People unconsciously value natural talent over hard work

A Personality Trait Could Be Losing You Money

There are times in life when it unfortunately becomes necessary to engage in some light self-promotion: a job interview, a (blech) networking event, or, if you are an entrepreneur, a meeting with potential investors. In these situations, is it smarter to talk yourself up by including anecdotes about how hard you work, or stories that suggest your achievements mostly come from natural ability? Here's a little secret for you: No one really cares about how hard you work.

That's according to a new paper in the journal Personality and Social Psychology Bulletin, summarized recently over at The Economist like so:

In an experiment, [Chia-Jung Tsay of University College London] presented would-be investors with profiles of a group of fictional entrepreneurs, including attributes such as their leadership experience, management skills, IQ and the amount of capital they had raised. In one variant of the experiment, it was hinted that each entrepreneur had reached his position more through natural ability or talent. In another variant, it was stated explicitly that they were either naturals or strivers, though the investors were not told that this was the factor of most interest to the researcher. The study then calculated how much, on average, the investors would be willing to trade off any of the entrepreneurs' other attributes in order to choose a natural or a striver.

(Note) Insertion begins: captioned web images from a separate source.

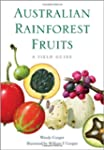 Australian Rainforest Fruits: A Field...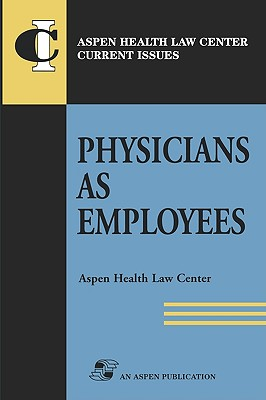 Physicians as Employees - Aspen Health Law and Compliance Center, and Aspen
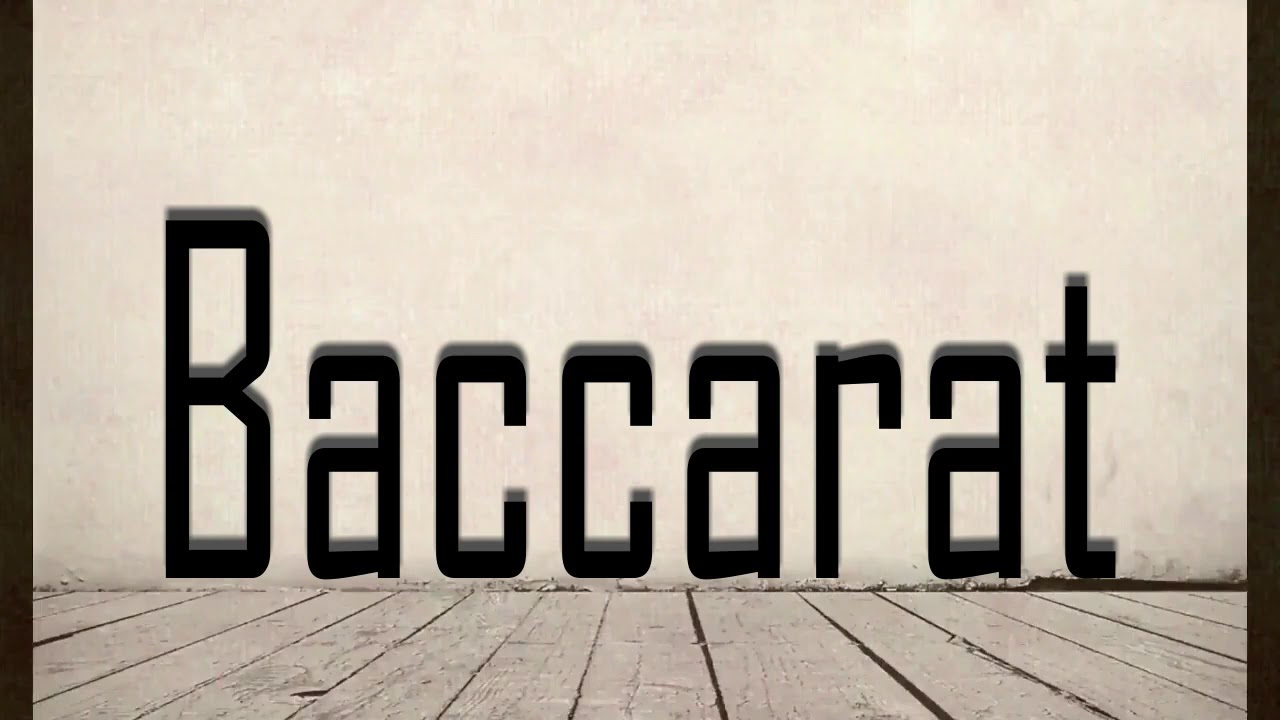 Baccarat pronounce sizzling games casino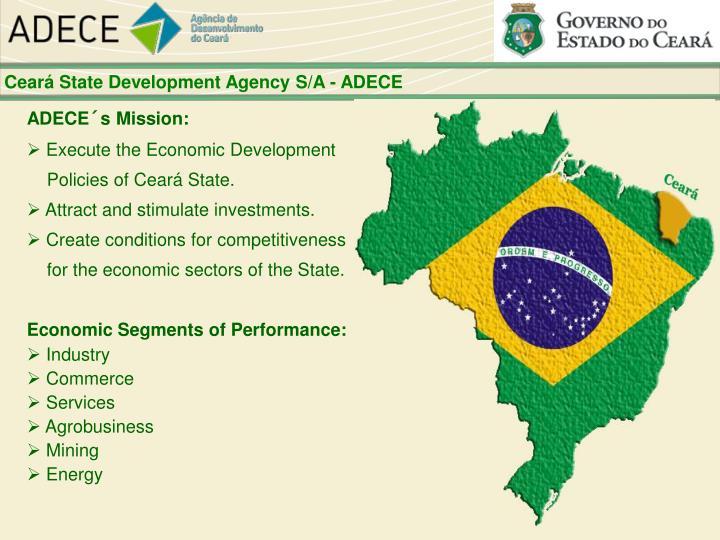 Ceará State Development Agency S/A - ADECE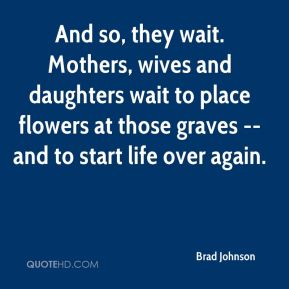 Brad Johnson - And so, they wait. Mothers, wives and daughters wait to place flowers at those graves -- and to start life over again.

The researchers also included in their paper exactly what the hard workers would have to have to match the appeal of those with apparent natural ability, including four and a half more years of management experience and 28 more IQ points. And yet this appears to be an unconscious bias, because before the experiment began, people told the researchers they preferred hard workers. "Together, these ... studies show that people tend to pass over better-qualified individuals in favor of apparent naturals," the researchers write. Another reason to not be so smug about the long hours you're putting in at the office.